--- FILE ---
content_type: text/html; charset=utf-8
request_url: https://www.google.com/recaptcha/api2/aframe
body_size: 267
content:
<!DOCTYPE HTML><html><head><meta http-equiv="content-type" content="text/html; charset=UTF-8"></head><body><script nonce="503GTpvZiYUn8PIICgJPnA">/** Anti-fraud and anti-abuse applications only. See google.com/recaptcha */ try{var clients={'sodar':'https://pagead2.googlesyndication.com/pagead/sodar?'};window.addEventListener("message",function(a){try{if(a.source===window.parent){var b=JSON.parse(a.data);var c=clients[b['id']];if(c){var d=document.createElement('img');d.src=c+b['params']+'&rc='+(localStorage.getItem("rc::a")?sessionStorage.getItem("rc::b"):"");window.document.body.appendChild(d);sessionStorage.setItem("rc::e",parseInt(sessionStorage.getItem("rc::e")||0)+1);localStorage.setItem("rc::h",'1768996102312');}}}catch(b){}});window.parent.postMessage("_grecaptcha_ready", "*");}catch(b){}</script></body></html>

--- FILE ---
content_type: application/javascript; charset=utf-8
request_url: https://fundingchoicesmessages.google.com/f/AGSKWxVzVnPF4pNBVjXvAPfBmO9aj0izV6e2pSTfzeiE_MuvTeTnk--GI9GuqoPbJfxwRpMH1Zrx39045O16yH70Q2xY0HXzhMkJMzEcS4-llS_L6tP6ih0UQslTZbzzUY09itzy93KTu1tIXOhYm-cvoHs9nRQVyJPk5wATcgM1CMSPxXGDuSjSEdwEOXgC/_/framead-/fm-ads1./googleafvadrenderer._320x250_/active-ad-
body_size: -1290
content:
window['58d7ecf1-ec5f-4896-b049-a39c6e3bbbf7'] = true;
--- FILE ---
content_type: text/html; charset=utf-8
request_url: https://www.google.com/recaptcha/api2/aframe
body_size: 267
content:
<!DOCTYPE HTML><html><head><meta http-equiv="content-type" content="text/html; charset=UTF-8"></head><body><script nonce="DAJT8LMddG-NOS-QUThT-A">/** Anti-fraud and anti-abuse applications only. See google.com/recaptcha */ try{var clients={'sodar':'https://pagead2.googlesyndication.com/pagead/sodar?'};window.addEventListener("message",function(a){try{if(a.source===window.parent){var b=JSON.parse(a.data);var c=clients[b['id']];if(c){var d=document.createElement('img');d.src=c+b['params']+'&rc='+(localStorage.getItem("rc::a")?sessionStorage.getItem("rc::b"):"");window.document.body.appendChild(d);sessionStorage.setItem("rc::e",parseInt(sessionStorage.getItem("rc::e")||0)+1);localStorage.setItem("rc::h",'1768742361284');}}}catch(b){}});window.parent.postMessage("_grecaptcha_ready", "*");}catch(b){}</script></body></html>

• • •

Retype all of the records above, keeping them identical.

--- FILE ---
content_type: text/html; charset=utf-8
request_url: https://www.google.com/recaptcha/api2/aframe
body_size: 267
content:
<!DOCTYPE HTML><html><head><meta http-equiv="content-type" content="text/html; charset=UTF-8"></head><body><script nonce="503GTpvZiYUn8PIICgJPnA">/** Anti-fraud and anti-abuse applications only. See google.com/recaptcha */ try{var clients={'sodar':'https://pagead2.googlesyndication.com/pagead/sodar?'};window.addEventListener("message",function(a){try{if(a.source===window.parent){var b=JSON.parse(a.data);var c=clients[b['id']];if(c){var d=document.createElement('img');d.src=c+b['params']+'&rc='+(localStorage.getItem("rc::a")?sessionStorage.getItem("rc::b"):"");window.document.body.appendChild(d);sessionStorage.setItem("rc::e",parseInt(sessionStorage.getItem("rc::e")||0)+1);localStorage.setItem("rc::h",'1768996102312');}}}catch(b){}});window.parent.postMessage("_grecaptcha_ready", "*");}catch(b){}</script></body></html>

--- FILE ---
content_type: application/javascript; charset=utf-8
request_url: https://fundingchoicesmessages.google.com/f/AGSKWxVzVnPF4pNBVjXvAPfBmO9aj0izV6e2pSTfzeiE_MuvTeTnk--GI9GuqoPbJfxwRpMH1Zrx39045O16yH70Q2xY0HXzhMkJMzEcS4-llS_L6tP6ih0UQslTZbzzUY09itzy93KTu1tIXOhYm-cvoHs9nRQVyJPk5wATcgM1CMSPxXGDuSjSEdwEOXgC/_/framead-/fm-ads1./googleafvadrenderer._320x250_/active-ad-
body_size: -1290
content:
window['58d7ecf1-ec5f-4896-b049-a39c6e3bbbf7'] = true;
--- FILE ---
content_type: text/html; charset=utf-8
request_url: https://www.google.com/recaptcha/api2/aframe
body_size: 267
content:
<!DOCTYPE HTML><html><head><meta http-equiv="content-type" content="text/html; charset=UTF-8"></head><body><script nonce="DAJT8LMddG-NOS-QUThT-A">/** Anti-fraud and anti-abuse applications only. See google.com/recaptcha */ try{var clients={'sodar':'https://pagead2.googlesyndication.com/pagead/sodar?'};window.addEventListener("message",function(a){try{if(a.source===window.parent){var b=JSON.parse(a.data);var c=clients[b['id']];if(c){var d=document.createElement('img');d.src=c+b['params']+'&rc='+(localStorage.getItem("rc::a")?sessionStorage.getItem("rc::b"):"");window.document.body.appendChild(d);sessionStorage.setItem("rc::e",parseInt(sessionStorage.getItem("rc::e")||0)+1);localStorage.setItem("rc::h",'1768742361284');}}}catch(b){}});window.parent.postMessage("_grecaptcha_ready", "*");}catch(b){}</script></body></html>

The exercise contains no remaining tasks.